His people would be alert for the courier, ready to start shooting if the answer was "No." They would cripple this Traveler and try to board before the Outsiders could dispose of their hostages. They would take out the Outsider delegation, for whatever pain that would cause.

The Outsider soldiers stayed out of his way but kept him in sight. They did not trouble him. He had lived most of his life surrounded by enemies.

Midnight, though, did trouble him.

His pacing brought them face to face. "You've been avoiding me, Turtle."

"Yes. I don't know how to make you understand."

"Why are you doing this?" Ignoring what he had said. And not appealing for information but accusing him by asking a question for which there would be no acceptable answer.

"Because I am what I was made to be. Like you, I have no choice." That should make sense to her. "I was created to battle the dragon."

Midnight would not be able to grasp a long-range plan. She lived in a perpetual now, with only the vaguest feel for any future more than a few days distant, and had no more grasp on the past. Did she even recall WarAvocat or Merod Schene? She never spoke of them. She no longer asked what had become of Amber Soul.

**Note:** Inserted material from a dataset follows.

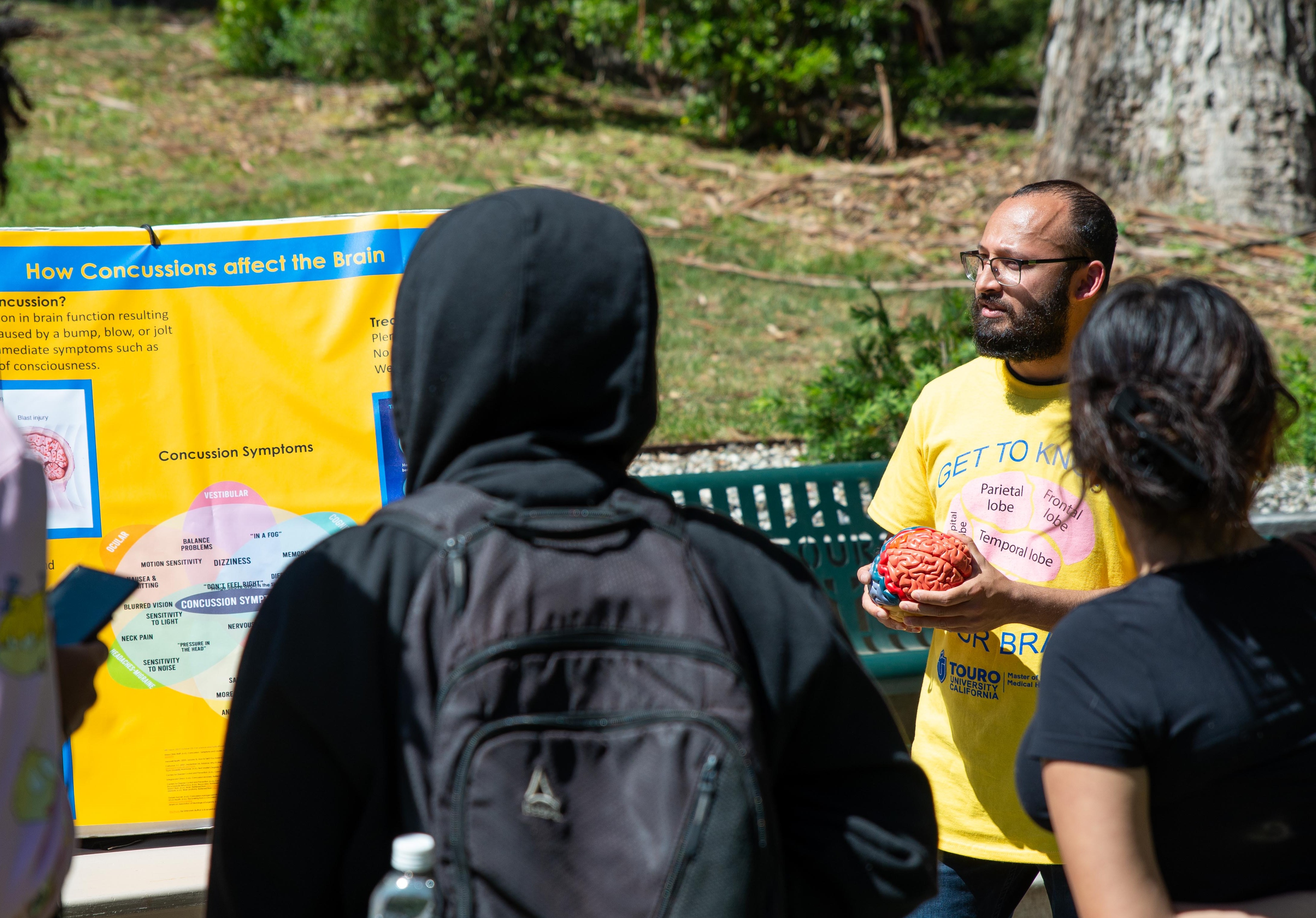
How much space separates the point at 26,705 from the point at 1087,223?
98.6 inches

"Do you have to even when it serves a greater evil?"

She might not illuminate the universe with her brilliance, but she could arrow in on the hard questions. He did the one thing she always understood. He hugged her.

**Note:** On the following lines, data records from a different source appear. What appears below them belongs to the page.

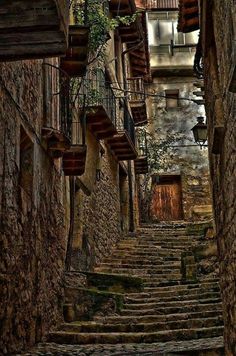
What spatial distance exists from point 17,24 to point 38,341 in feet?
15.2

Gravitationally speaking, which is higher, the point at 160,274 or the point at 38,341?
the point at 38,341

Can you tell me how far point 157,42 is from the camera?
2773cm

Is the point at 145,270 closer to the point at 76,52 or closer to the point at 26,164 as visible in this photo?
the point at 76,52

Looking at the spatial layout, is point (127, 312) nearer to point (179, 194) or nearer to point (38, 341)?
point (38, 341)

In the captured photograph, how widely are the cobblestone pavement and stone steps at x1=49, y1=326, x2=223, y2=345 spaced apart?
251mm

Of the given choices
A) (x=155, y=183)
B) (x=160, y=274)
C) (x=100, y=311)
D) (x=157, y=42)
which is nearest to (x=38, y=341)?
(x=100, y=311)

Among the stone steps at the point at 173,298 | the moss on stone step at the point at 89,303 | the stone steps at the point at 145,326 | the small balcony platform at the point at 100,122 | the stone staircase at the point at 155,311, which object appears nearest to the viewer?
the stone staircase at the point at 155,311

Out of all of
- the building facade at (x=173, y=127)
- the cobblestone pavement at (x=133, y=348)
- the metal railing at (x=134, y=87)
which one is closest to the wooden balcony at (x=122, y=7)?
the metal railing at (x=134, y=87)

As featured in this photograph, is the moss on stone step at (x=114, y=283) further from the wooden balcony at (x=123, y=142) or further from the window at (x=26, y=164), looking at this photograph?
the wooden balcony at (x=123, y=142)

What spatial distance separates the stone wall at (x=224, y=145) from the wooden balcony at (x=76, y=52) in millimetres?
1961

He stepped back and really looked at her. And was troubled by what he saw.

She had Blessed to herself now, without competition from Tina Bofoku or the House. She should be radiant. But she seemed a little frayed, her wings a little off-color, wilted, like a leaf just begun to fade. He felt a touch of sorrow.

The breath of time had fallen upon Lady Midnight.

An artifact of her sort stayed looking young longer than women of woman born, but not forever, and when age did come it came quickly. Soon she would be capable only of a crude imitation of her dance in flight, and then only in free fall. Her wings would fade, then wither and stiffen, then would fall off. And if she did not take her own life in despair, she would have only a few months more.